Abstract
Circular RNAs (circRNAs) can function as key regulators of oncogenic processes, making them ideal diagnostic biomarkers of many cancers. However, few studies to date have reported on plasma circRNA profiles associated with colorectal cancer (CRC). To that end, we herein employed microarray- and qRT-PCR-based approaches to evaluate circulating plasma circRNAs in CRC patients. Area under the receiver operating characteristic curve (AUC) values were then used to assess the diagnostic utility of these circRNAs. We ultimately determined that hsa_circ_0001900, hsa_circ_0001178, and hsa_circ_0005927 were upregulated in the plasma of CRC patients relative to healthy controls and were correlated with clinicopathological findings in these patients. We further established that a panel composed of these three circRNAs (CircPanel) was able to differentiate between patients with and without CRC more reliably than CEA (carcinoembryonic antigen) (AUC, 0.859 [95% confidence interval, CI: 0.805-0.903] vs. 0.698 [0.631-0.759], P=0.0003), enabling us to detect patients with CEA-negative CRC. In conclusion, our study reveals that CircPanel could serve as a promising potential biomarker for CRC diagnosis.

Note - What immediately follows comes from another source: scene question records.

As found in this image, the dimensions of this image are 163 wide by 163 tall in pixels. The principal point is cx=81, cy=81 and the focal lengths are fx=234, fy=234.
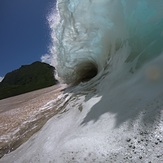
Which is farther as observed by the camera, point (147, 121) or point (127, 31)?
point (127, 31)

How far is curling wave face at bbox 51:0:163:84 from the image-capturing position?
4648 mm

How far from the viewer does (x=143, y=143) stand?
7.31 feet

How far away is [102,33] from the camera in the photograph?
777cm

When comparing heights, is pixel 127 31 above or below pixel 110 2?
below

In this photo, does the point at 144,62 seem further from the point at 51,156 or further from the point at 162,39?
the point at 51,156

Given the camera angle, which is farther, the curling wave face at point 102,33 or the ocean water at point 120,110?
the curling wave face at point 102,33

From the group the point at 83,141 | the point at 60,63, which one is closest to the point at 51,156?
the point at 83,141

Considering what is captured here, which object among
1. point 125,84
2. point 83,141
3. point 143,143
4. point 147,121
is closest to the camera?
point 143,143

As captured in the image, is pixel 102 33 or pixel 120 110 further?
pixel 102 33

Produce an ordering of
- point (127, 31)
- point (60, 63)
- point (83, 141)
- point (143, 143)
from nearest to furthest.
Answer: point (143, 143) < point (83, 141) < point (127, 31) < point (60, 63)

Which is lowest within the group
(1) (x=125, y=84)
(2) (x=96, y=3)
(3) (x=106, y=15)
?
(1) (x=125, y=84)

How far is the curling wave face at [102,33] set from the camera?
4648 mm

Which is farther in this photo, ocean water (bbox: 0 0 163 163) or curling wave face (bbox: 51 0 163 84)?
curling wave face (bbox: 51 0 163 84)

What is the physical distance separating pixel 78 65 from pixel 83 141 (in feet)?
27.0
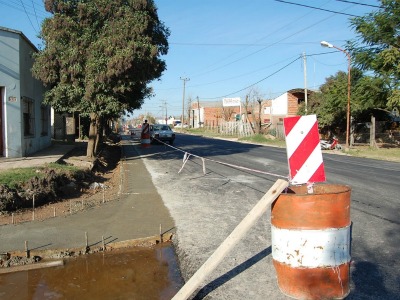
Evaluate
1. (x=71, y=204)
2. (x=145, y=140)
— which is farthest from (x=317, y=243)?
(x=145, y=140)

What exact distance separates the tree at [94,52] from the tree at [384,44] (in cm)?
1805

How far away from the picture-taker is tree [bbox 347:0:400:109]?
87.0 feet

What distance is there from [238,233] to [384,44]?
29.1 meters

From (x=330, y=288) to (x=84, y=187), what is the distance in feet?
30.7

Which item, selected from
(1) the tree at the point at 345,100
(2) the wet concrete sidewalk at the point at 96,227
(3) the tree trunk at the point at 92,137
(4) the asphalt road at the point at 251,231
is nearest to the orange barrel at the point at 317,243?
(4) the asphalt road at the point at 251,231

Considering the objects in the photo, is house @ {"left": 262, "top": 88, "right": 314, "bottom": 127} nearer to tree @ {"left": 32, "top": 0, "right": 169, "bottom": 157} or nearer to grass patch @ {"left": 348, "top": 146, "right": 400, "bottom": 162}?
grass patch @ {"left": 348, "top": 146, "right": 400, "bottom": 162}

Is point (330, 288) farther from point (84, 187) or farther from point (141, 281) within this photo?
point (84, 187)

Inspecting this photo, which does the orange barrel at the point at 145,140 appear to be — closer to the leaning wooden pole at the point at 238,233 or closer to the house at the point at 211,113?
the leaning wooden pole at the point at 238,233

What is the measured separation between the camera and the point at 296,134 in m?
4.06

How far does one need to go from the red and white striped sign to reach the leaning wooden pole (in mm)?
430

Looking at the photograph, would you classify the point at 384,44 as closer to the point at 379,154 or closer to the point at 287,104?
the point at 379,154

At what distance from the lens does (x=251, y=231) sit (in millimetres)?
6660

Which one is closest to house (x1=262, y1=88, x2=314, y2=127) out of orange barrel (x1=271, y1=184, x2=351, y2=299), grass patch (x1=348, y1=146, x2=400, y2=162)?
grass patch (x1=348, y1=146, x2=400, y2=162)

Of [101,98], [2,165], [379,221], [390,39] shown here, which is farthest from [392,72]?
[2,165]
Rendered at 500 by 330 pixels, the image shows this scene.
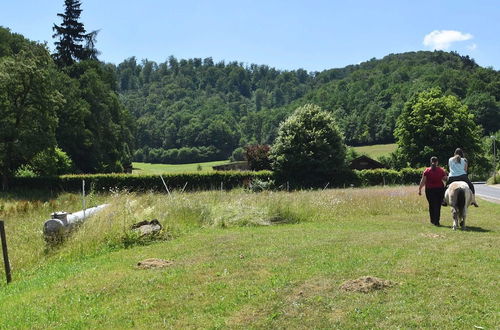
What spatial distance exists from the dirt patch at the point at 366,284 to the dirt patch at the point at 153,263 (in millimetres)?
3677

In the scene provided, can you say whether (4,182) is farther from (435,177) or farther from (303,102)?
(303,102)

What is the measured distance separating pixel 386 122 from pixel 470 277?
110 meters

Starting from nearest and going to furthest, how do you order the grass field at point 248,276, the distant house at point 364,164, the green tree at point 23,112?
the grass field at point 248,276, the green tree at point 23,112, the distant house at point 364,164

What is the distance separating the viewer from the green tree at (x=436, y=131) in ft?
187

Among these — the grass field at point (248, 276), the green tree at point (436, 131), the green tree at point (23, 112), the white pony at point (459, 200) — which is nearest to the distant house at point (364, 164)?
the green tree at point (436, 131)

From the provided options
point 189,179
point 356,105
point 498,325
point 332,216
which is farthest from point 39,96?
point 356,105

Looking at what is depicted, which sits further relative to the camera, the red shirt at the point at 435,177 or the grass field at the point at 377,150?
the grass field at the point at 377,150

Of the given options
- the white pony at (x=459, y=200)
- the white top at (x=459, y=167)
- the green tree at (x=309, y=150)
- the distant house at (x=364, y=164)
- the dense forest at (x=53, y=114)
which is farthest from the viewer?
the distant house at (x=364, y=164)

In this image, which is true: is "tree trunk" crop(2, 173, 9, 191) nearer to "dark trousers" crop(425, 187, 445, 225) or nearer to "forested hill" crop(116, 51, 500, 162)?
"dark trousers" crop(425, 187, 445, 225)

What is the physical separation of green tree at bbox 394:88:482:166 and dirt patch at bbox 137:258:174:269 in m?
53.7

Keywords: Circular RNAs, colorectal cancer, biomarker, plasma
Introduction
According to the latest statistics of the American Cancer Society in 2020, colorectal cancer ranks the third in the number of new cases and mortality [1]. While many advances in CRC patient diagnosis and treatment have been made in recent years, patient prognosis remains poor, with 5-year survival rates varying substantially depending upon the disease stage at the time of diagnosis [2].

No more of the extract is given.